Bien choisir son drain actif est l’une des clés de la réussite du traitement. S’il est trop rigide ou de diamètre trop important, il induira une déformation du pavillon en regard de son trajet. Si ses pores d’aspiration sont trop fins, ils se boucheront par le liquide drainé. Les drains les plus appropriés sont les drains de Blake, qui sont souples, plats, atraumatiques et dont l’aspiration est permise par quatre fenestrations continues.

Le choix du réservoir d’aspiration est aussi l’un des paramètres qui influence la réussite du traitement : un réservoir de 100 ml pourra généralement contenir suffisamment de fluide pour n’être vidé qu’à un contrôle postopératoire à 7 jours et éviter au propriétaire de manipuler le dispositif. Celui-ci devra être équipé d’une valve anti-retour pour empêcher toute contamination ascendante.

Aux contrôles cliniques postopératoires, il convient de réaliser une analyse cytologique sur le fluide drainé. En cas de contamination bactérienne, la considérer comme un précurseur d’infection et prescrire des antibiotiques à large spectre.

Penser à bien fixer le drain et le réservoir d’aspiration à l’animal en prenant en compte son tempérament. Une fixation à son collier peut être envisageable si le chien est très calme. Une fixation à un harnais est préférable pour un chien dynamique. Chez certains chiens très turbulents, il peut même être préférable d’utiliser simultanément deux collerettes de taille identique et de sécuriser entre elles le réservoir d’aspiration.

++++

* **Action demandée A**: Selon le texte sur le drain actif, quels drains sont les plus appropriés ?
* **Action demandée B**:
Indiquez si chacune des affirmations suivantes concorde avec le texte sur le drain actif, en répondant par oui ou par non et en citant les mots décisifs du texte.
(i) Un réservoir de 100 ml doit être vidé chaque jour par le propriétaire.
(ii) Une contamination bactérienne du fluide drainé conduit à prescrire des antibiotiques à large spectre.
(iii) Pour un chien dynamique, une fixation au collier est préférable.
* **Action demandée C**: Donnez la suite du texte sur le drain actif, en reprenant après sa dernière phrase.

++++

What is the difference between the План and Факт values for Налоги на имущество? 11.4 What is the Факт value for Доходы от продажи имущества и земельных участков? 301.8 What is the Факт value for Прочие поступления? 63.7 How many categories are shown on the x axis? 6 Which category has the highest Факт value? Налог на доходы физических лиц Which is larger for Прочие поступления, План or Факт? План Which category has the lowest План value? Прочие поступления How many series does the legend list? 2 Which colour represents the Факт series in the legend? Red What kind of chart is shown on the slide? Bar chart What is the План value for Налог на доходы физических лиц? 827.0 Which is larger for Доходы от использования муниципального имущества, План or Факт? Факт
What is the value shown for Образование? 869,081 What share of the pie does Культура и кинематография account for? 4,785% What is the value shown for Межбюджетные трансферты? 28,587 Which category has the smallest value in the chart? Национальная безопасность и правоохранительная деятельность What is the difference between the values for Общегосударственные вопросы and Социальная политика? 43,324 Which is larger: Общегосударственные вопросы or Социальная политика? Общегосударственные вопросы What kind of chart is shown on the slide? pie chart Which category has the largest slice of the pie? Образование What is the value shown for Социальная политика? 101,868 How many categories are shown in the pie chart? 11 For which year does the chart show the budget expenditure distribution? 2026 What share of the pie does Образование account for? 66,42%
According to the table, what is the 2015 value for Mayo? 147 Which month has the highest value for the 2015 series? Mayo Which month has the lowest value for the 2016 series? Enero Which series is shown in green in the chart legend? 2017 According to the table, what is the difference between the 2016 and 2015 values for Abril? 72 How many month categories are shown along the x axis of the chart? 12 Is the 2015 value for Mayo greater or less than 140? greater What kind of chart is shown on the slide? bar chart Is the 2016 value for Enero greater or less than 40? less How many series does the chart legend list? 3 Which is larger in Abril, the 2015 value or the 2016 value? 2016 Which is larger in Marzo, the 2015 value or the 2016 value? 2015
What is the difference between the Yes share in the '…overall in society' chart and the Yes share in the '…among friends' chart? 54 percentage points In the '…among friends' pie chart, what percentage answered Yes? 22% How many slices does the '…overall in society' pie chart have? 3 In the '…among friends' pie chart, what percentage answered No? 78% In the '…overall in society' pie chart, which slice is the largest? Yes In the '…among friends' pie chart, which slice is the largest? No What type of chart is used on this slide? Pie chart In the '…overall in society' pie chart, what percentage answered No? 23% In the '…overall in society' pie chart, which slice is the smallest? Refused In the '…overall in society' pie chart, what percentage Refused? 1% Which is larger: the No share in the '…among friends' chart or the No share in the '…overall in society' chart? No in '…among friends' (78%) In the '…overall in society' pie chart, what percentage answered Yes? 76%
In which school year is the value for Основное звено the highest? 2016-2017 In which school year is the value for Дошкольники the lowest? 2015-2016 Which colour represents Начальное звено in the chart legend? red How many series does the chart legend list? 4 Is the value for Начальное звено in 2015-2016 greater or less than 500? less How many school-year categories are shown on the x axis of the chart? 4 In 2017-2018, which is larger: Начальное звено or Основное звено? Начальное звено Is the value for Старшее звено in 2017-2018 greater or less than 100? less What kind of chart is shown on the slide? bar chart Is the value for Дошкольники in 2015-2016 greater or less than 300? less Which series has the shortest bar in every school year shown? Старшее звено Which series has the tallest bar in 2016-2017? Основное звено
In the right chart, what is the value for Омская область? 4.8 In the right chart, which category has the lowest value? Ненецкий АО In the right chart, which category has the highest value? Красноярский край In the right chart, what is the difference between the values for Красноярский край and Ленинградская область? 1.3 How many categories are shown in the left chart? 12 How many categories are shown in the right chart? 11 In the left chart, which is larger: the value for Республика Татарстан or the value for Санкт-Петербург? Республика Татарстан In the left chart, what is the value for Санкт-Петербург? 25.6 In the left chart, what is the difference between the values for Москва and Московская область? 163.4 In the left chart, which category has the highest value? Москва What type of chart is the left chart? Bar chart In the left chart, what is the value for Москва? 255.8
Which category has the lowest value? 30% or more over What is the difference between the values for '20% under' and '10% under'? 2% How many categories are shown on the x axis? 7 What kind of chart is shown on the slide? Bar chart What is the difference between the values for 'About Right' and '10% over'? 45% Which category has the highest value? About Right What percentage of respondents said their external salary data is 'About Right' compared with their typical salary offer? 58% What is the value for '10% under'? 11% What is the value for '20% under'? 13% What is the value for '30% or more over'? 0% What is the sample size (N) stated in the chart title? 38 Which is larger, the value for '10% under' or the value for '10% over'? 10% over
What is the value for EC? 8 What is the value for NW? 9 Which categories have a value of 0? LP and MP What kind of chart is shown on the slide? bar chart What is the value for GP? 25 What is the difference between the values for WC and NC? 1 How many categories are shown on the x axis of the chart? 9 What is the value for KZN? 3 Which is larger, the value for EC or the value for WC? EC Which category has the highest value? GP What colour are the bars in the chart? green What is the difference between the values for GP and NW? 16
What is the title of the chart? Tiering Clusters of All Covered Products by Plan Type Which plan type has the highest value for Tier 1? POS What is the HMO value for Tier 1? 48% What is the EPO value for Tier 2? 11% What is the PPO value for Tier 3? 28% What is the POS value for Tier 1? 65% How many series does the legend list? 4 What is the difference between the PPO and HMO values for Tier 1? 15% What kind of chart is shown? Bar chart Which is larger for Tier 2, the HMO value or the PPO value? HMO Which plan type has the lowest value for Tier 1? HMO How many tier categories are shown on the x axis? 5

++++

* **Réponse rédigée A**: Les drains de Blake.

* **Réponse rédigée B**:
(i) Non : « un réservoir de 100 ml pourra généralement contenir suffisamment de fluide pour n’être vidé qu’à un contrôle postopératoire à 7 jours et éviter au propriétaire de manipuler le dispositif ».
(ii) Oui : « En cas de contamination bactérienne, la considérer comme un précurseur d’infection et prescrire des antibiotiques à large spectre. »
(iii) Non : « Une fixation à un harnais est préférable pour un chien dynamique. »

* **Réponse rédigée C**:
Enfin, ne pas oublier de traiter l’otite souvent associée : faire nettoyer quotidiennement le conduit auditif de l’animal par les propriétaires au domicile, leur prescrire les traitements topiques ou systémiques nécessaires à la gestion de l’otite.

Résultats et complications

Cette technique a permis d’obtenir d’excellents résultats, rapportés dans la littérature dans les deux études publiées sur le sujet2,3, caractérisés par : une bonne tolérance du montage, un taux de récidive très faible, de très bons résultats cosmétiques et une bonne satisfaction des propriétaires. La durée moyenne de drainage était de 18 jours.

La principale complication rapportée est infectieuse : pour la limiter, utiliser un matériel adapté, manipuler proprement le dispositif et maintenir quotidiennement la région saine en postopératoire.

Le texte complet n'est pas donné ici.